The revelation hangs in the smoke-thick air a moment between us, before Barrahab husks,  "She died horribly, didn't she?"   Then his eyes screw up tight and his mouth goes slack, and next thing you know he blubbers against Chaska's breast as she cradles him in her arms, cooing tipsily over him.  "You've seen what it's like out there," he gasps, wrapping his arms tight around the girl.  "She must have died hor, horribly in flames."

"Smoke stunned many before they burned," I say, reaching over and patting his knee.  "Maybe she only fell asleep and never woke again."

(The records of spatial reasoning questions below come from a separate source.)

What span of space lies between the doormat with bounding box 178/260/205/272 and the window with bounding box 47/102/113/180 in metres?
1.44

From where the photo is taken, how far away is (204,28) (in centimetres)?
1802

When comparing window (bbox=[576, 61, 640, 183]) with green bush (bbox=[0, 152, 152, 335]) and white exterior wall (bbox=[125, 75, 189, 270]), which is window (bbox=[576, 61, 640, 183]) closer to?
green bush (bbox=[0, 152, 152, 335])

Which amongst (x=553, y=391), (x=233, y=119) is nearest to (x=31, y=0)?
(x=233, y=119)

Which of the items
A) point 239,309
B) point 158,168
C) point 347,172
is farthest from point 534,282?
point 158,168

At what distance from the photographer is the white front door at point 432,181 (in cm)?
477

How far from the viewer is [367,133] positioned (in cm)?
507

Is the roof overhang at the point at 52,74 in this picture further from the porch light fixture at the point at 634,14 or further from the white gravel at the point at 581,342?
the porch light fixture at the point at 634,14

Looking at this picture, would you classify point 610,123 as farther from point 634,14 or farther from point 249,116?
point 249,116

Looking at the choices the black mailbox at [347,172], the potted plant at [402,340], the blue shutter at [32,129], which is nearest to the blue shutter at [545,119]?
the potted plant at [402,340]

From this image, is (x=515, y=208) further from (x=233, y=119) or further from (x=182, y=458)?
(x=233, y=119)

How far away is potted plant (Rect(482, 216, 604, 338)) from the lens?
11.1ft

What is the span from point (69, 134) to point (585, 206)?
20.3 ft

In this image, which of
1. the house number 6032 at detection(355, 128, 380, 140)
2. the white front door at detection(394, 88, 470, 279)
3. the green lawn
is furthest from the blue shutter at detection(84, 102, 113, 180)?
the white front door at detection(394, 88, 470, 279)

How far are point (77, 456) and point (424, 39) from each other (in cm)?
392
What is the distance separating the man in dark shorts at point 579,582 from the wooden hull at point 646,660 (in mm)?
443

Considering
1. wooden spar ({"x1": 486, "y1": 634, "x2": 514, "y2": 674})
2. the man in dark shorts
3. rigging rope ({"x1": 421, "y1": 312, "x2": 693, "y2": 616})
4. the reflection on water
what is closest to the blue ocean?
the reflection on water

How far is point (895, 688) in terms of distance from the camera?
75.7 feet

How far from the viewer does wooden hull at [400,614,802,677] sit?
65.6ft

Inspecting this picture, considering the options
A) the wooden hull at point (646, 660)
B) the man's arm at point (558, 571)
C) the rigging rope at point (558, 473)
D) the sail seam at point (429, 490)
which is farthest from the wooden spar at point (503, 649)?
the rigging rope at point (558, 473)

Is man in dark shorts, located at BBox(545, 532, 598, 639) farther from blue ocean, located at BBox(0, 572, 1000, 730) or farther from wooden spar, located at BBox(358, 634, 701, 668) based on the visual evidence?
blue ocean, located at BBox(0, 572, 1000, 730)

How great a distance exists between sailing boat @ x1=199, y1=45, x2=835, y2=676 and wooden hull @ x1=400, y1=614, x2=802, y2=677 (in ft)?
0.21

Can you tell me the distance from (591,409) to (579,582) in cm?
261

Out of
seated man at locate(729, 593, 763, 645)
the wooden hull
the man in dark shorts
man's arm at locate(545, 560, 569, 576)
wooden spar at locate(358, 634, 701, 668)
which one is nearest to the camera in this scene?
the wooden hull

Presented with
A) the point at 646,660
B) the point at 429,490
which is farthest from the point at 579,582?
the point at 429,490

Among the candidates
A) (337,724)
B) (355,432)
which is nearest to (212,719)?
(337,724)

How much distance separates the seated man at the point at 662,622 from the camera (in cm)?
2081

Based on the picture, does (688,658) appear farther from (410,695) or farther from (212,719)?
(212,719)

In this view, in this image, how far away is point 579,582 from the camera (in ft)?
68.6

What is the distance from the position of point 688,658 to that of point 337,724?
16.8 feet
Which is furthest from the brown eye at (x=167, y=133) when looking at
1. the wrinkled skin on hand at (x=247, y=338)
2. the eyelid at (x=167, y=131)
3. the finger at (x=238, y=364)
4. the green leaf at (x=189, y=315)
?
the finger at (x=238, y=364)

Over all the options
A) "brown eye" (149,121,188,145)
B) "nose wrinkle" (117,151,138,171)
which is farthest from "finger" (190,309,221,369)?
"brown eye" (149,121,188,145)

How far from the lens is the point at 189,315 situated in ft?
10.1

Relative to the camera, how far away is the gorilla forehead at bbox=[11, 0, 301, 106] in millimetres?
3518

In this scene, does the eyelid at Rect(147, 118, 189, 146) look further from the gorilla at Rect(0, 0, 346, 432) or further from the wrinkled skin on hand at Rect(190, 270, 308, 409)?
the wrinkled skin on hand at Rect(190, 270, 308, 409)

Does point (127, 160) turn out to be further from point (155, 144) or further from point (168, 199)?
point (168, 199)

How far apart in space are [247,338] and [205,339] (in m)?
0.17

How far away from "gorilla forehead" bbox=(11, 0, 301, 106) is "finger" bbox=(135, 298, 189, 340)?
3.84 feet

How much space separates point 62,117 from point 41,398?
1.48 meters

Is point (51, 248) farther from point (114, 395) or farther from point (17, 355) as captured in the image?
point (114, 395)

"Maybe you're right.  I pray to God you're right.  Or whatever angel answers the prayers of adulterers."  Suddenly he cries out, "Let her tell God that I forced her, I coerced her with the debt, let my sad-eyed angel go to heaven without me!  I will confess it all, I will endure whatever hell awaits me, if only she comes through all right.  Oh, I am too old for such grief!"

We let him cry himself out.  Some of us join him just a little, just a tremble of a tear on the lids, a slight catch in the throat, all the mourning that we can afford, for too many dead, too many to die tomorrow, just barely letting the pressure off, telling ourselves that it's all for a rich man's half-willing mistress.  Then Master Barrahab stares owlishly up into Chaska's eyes, and his voice comes thick, as though the last of the liquor hits his blood, though he enunciates slowly and clearly.  "I'd ask you to put me to bed, my sweet, but I fear I would be no use to you tonight.  Ring the blue-enameled bell over there, will you please?   Ah, there's a dear girl! My people will know what to do."

It doesn't take long for a husky butler to come in and pick up the Lord of the Manor like a baby, carrying him off.  Right behind him comes the maid who first let us in.  Silently she gestures us to follow her back to the servant's door.  On the way out of that chamber I see what our host stared at past my shoulder: a hand-crocheted doily of homespun llama-wool, simple in pattern like many an adornment that I have seen on the clothing of the poor.  A similar pattern edges a homemade handkerchief that I still carry, though not precisely the same; each hand makes a little variation.  Not at all like what the rich buy for themselves, however.

The corridor out seems long and dark, and night now lies beyond the door.  I didn't think that I had that much sherry, but I admit that my feet do feel a little bit distant from my head.  Still, I register the maid's wink and the knowing glance that follows, and I nod to it, and we understand each other.  The servant network will get the word to Cyran, drop-points and everything.  All I have to do is put a face on the revolution–a scary, charismatic face in more places than Cyran can go all by hirself.

 She lets us out the way we came in, into a world sparking with starlight and cricket-song and the tingle in our veins.  No hospitality-bureau awaits by the back door, yet against the wall outside we find our packs stuffed full of every kind of provision, and our waterskins and bandoliers have magically refilled.